» **AVAILABLE DATA**
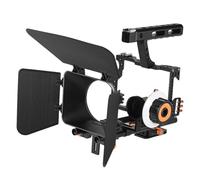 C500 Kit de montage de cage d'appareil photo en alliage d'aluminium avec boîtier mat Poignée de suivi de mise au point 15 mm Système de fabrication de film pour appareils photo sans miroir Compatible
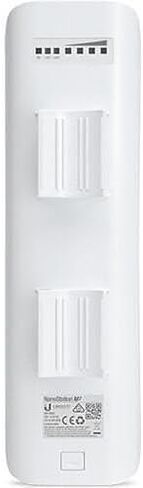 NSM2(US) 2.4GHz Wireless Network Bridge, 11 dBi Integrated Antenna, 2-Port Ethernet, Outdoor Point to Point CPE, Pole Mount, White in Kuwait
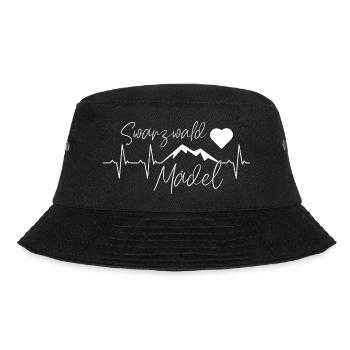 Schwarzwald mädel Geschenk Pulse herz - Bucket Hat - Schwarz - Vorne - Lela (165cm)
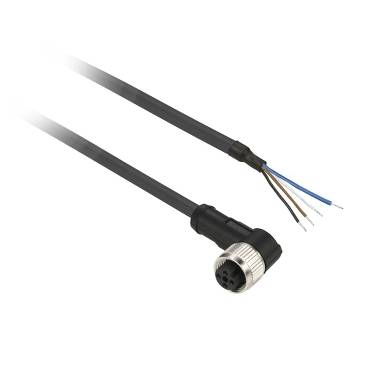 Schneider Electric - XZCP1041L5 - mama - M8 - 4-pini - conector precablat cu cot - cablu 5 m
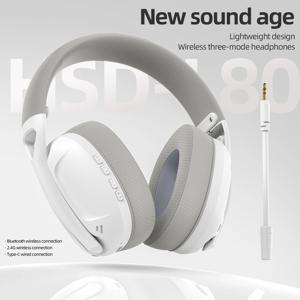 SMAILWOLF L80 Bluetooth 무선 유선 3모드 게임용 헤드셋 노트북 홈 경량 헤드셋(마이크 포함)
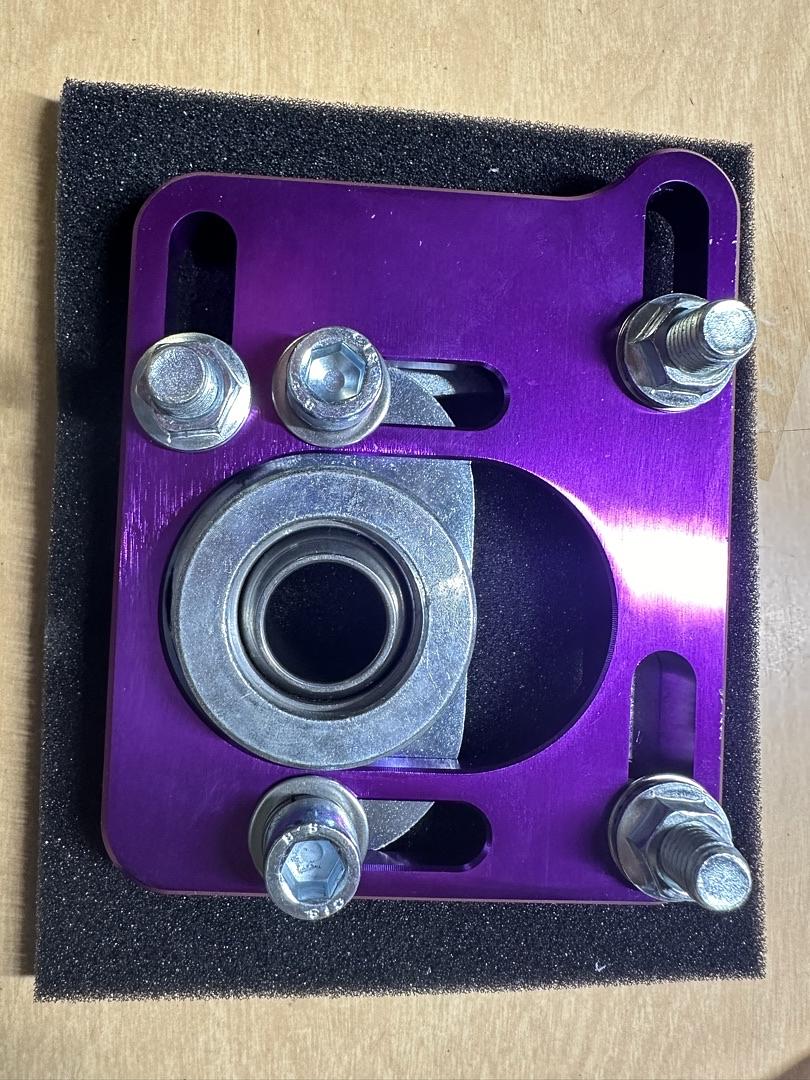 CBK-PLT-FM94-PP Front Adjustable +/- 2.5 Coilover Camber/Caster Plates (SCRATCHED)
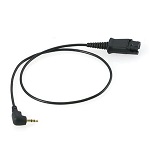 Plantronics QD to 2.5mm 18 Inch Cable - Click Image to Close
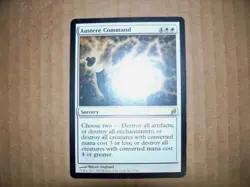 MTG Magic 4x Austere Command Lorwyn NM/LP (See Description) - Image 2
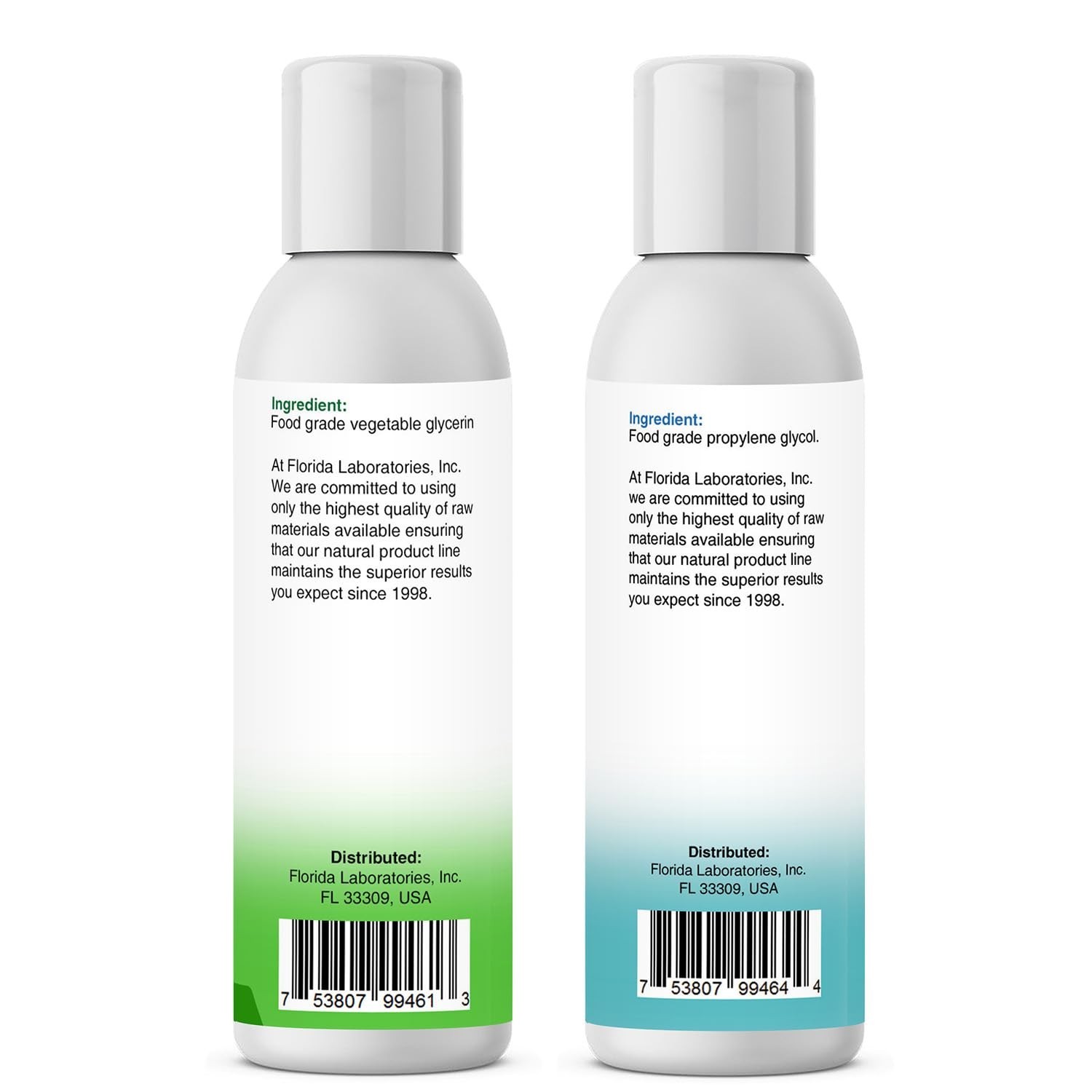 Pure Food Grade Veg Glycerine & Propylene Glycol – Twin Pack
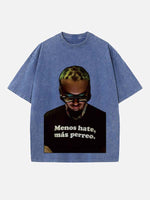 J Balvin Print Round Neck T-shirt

* * *

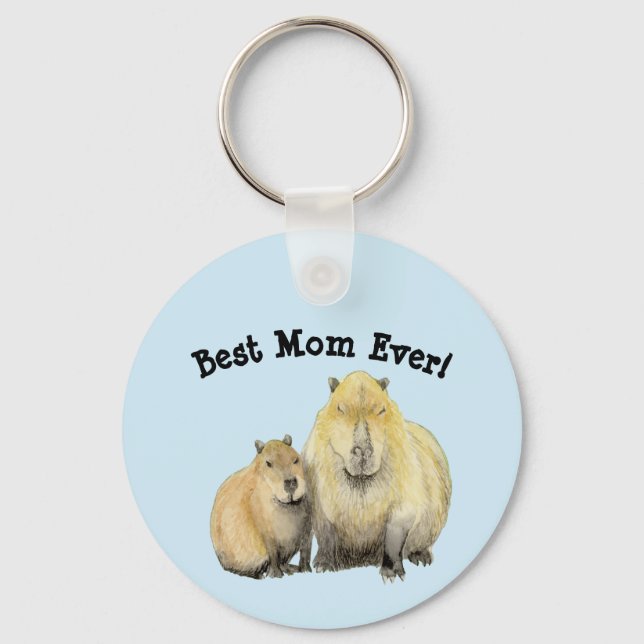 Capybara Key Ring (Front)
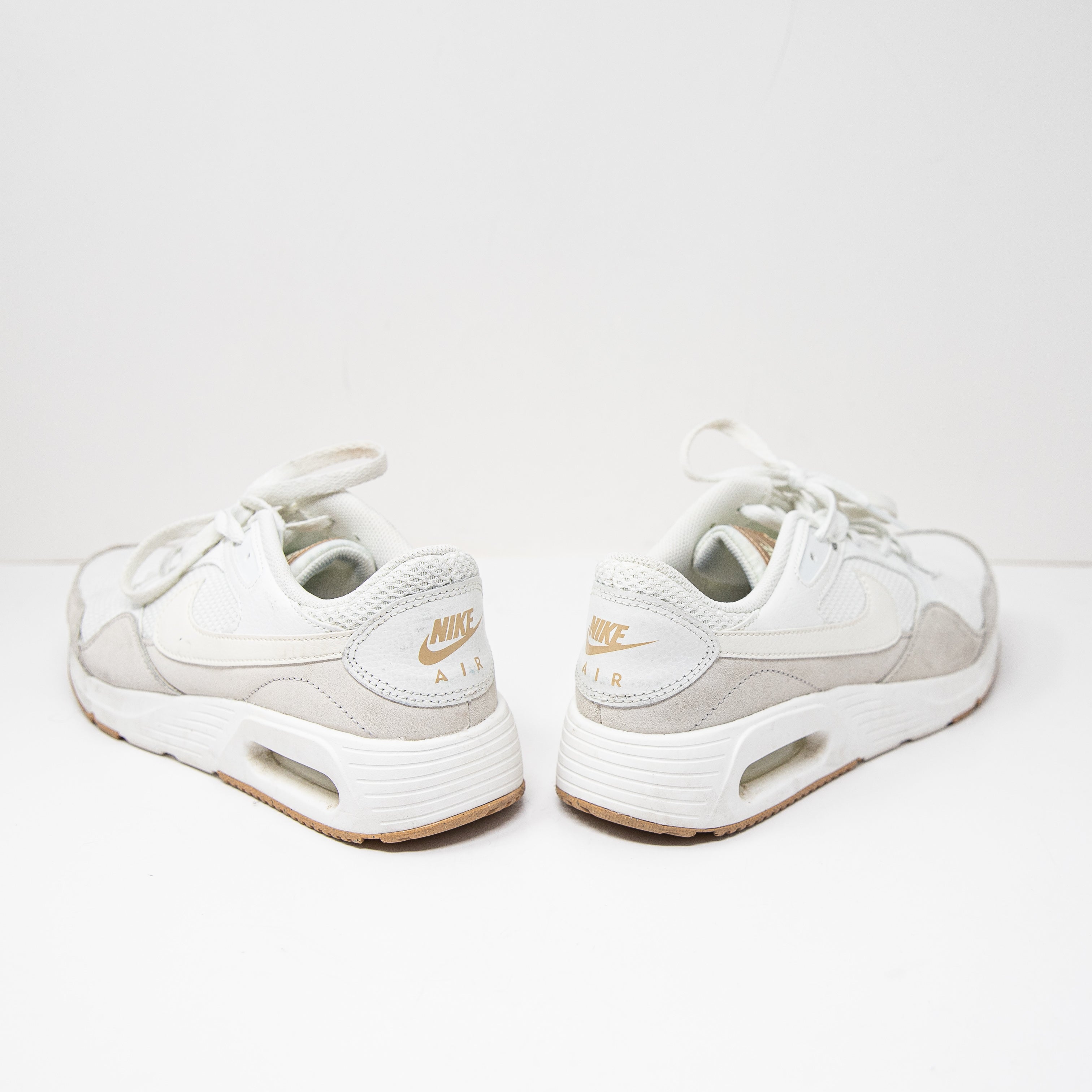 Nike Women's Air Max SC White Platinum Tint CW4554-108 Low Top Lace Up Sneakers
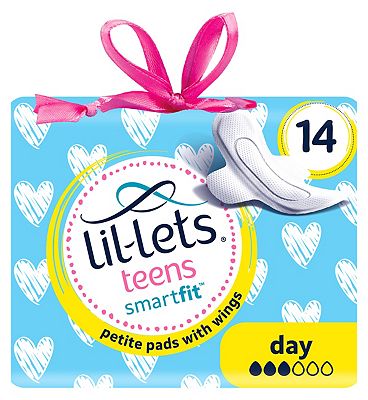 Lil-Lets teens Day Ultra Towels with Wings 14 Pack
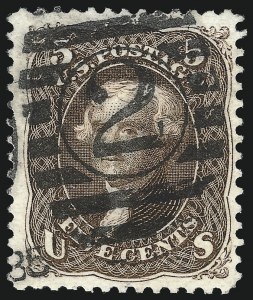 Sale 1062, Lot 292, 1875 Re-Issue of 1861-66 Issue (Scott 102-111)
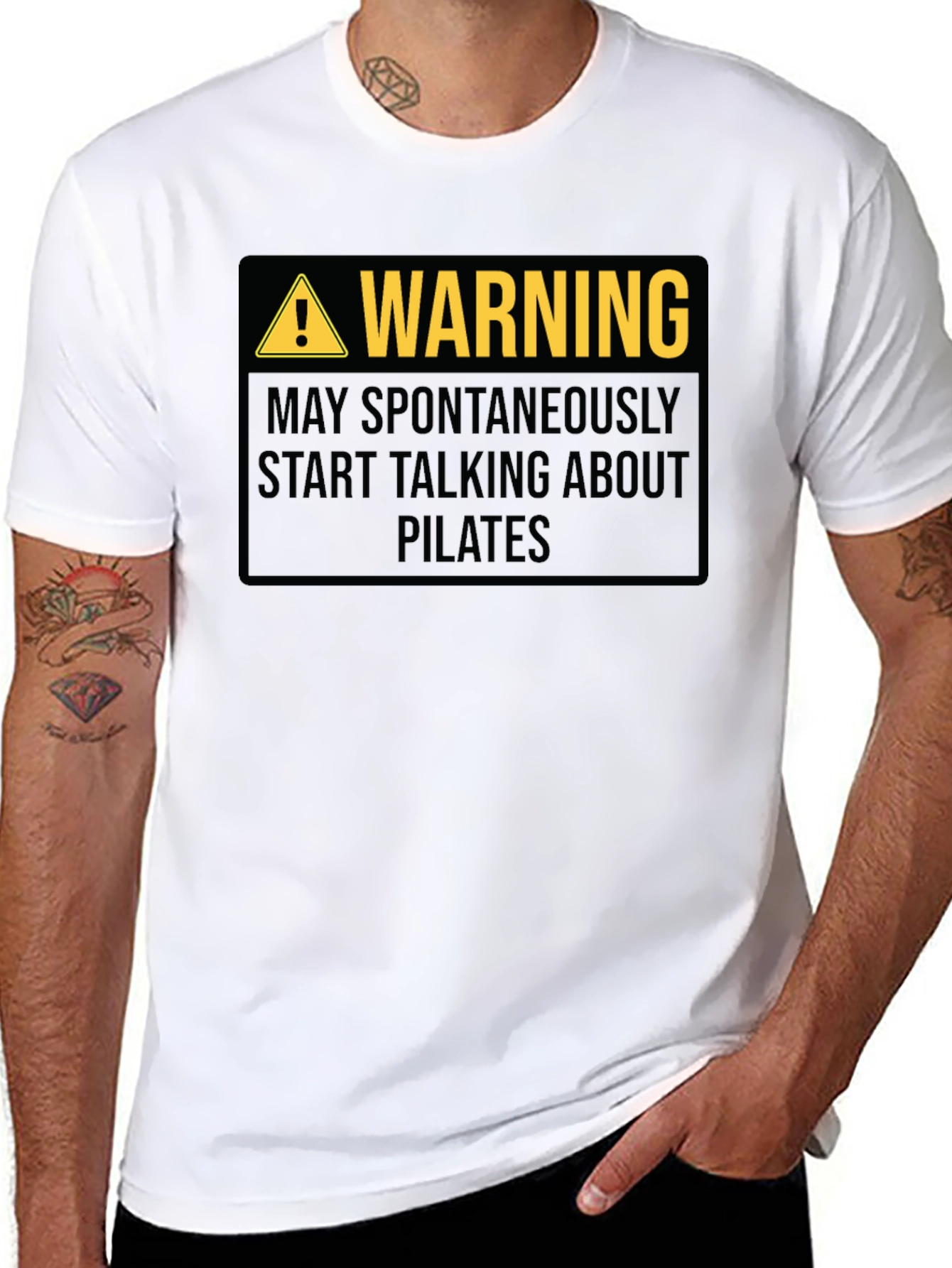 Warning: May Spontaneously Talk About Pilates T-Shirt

» **YOUR TASK**
Write out the captions in the listing from the line containing "C500 Kit de" through the line containing "J Balvin Print Round Neck T-shirt", including both of those lines, and leave the pictures out of your answer.

» **WORKED SOLUTION**
 C500 Kit de montage de cage d'appareil photo en alliage d'aluminium avec boîtier mat Poignée de suivi de mise au point 15 mm Système de fabrication de film pour appareils photo sans miroir Compatible
 NSM2(US) 2.4GHz Wireless Network Bridge, 11 dBi Integrated Antenna, 2-Port Ethernet, Outdoor Point to Point CPE, Pole Mount, White in Kuwait
 Schwarzwald mädel Geschenk Pulse herz - Bucket Hat - Schwarz - Vorne - Lela (165cm)
 Schneider Electric - XZCP1041L5 - mama - M8 - 4-pini - conector precablat cu cot - cablu 5 m
 SMAILWOLF L80 Bluetooth 무선 유선 3모드 게임용 헤드셋 노트북 홈 경량 헤드셋(마이크 포함)
 CBK-PLT-FM94-PP Front Adjustable +/- 2.5 Coilover Camber/Caster Plates (SCRATCHED)
 Plantronics QD to 2.5mm 18 Inch Cable - Click Image to Close
 MTG Magic 4x Austere Command Lorwyn NM/LP (See Description) - Image 2
 Pure Food Grade Veg Glycerine & Propylene Glycol – Twin Pack
 J Balvin Print Round Neck T-shirt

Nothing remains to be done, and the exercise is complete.